___ PASSAGE EXTRAIT ___

Contexte: Fin janvier 1992. Les élections législatives qui ont vu la victoire du Front islamique du salut (FIS) au premier tour ont été annulées. Le président Chadli tandis que l’Assemblée sortante a été dissoute. Pour diriger le pays, un Haut Comité d’Etat (HCE) a été formé avec à sa tête Mohamed Boudiaf de retour au pays après un exil de près de vingt-neuf ans.
Le pays commence à être gagné par la violence, notamment le vendredi après la grande prière où des sympathisants du FIS affrontent les forces de l’ordre. Des leaders du FIS, dont Abdelkader Hachani, sont arrêtés. Le HCE évoque la création d’un Conseil consultatif pour remplacer l’Assemblée sortante. A la tête du Front des forces socialistes (FFS), Hocine Aït Ahmed réitère son rejet de l’interruption du processus électoral et propose une sortie de crise par l’élection d’une Assemblée constituante.

___ LIGNES DE DONNÉES ___

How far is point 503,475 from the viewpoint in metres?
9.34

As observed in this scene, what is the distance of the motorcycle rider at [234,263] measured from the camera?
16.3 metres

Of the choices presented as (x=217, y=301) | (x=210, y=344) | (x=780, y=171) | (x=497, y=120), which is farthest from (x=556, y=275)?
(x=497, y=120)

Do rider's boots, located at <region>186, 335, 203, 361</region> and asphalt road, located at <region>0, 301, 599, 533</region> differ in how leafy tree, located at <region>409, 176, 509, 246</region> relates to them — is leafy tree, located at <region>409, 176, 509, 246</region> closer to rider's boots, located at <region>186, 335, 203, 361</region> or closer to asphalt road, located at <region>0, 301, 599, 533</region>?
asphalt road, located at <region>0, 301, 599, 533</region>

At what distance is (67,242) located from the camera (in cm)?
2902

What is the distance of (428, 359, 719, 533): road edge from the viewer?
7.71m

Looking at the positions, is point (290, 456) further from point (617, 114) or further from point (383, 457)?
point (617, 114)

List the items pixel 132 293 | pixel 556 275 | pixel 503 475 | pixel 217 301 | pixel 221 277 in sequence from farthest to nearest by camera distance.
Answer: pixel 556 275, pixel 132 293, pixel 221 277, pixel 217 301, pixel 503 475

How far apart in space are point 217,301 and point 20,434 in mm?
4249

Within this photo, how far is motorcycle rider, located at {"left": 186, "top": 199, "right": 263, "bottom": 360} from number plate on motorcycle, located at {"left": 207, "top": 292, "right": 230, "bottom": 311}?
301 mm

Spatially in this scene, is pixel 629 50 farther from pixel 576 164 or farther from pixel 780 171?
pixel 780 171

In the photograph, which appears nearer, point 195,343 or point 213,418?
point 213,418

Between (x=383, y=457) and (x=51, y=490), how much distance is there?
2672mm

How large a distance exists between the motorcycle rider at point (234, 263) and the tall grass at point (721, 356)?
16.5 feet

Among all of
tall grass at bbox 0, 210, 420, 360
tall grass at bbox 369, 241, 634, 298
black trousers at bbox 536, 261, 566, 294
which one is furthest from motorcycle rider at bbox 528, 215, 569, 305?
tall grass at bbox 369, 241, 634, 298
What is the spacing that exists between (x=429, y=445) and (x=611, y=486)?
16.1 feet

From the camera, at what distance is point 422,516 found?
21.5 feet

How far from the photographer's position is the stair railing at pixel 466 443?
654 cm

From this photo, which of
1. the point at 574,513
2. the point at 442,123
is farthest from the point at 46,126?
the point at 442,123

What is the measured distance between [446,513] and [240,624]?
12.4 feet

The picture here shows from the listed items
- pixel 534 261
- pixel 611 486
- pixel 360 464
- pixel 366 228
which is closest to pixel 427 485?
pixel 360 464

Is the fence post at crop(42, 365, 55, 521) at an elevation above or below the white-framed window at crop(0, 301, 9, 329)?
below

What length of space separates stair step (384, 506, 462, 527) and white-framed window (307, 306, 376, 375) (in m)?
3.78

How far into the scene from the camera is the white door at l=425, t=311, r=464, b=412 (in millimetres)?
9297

___

# OBJECTIF DU TRAVAIL
Pouvez-vous recopier à l’identique le texte sur la crise algérienne de 1992, depuis « Contexte: Fin janvier » jusqu’à « d’une Assemblée constituante. » inclus ?

# CORRIGÉ
Contexte: Fin janvier 1992. Les élections législatives qui ont vu la victoire du Front islamique du salut (FIS) au premier tour ont été annulées. Le président Chadli tandis que l’Assemblée sortante a été dissoute. Pour diriger le pays, un Haut Comité d’Etat (HCE) a été formé avec à sa tête Mohamed Boudiaf de retour au pays après un exil de près de vingt-neuf ans.
Le pays commence à être gagné par la violence, notamment le vendredi après la grande prière où des sympathisants du FIS affrontent les forces de l’ordre. Des leaders du FIS, dont Abdelkader Hachani, sont arrêtés. Le HCE évoque la création d’un Conseil consultatif pour remplacer l’Assemblée sortante. A la tête du Front des forces socialistes (FFS), Hocine Aït Ahmed réitère son rejet de l’interruption du processus électoral et propose une sortie de crise par l’élection d’une Assemblée constituante.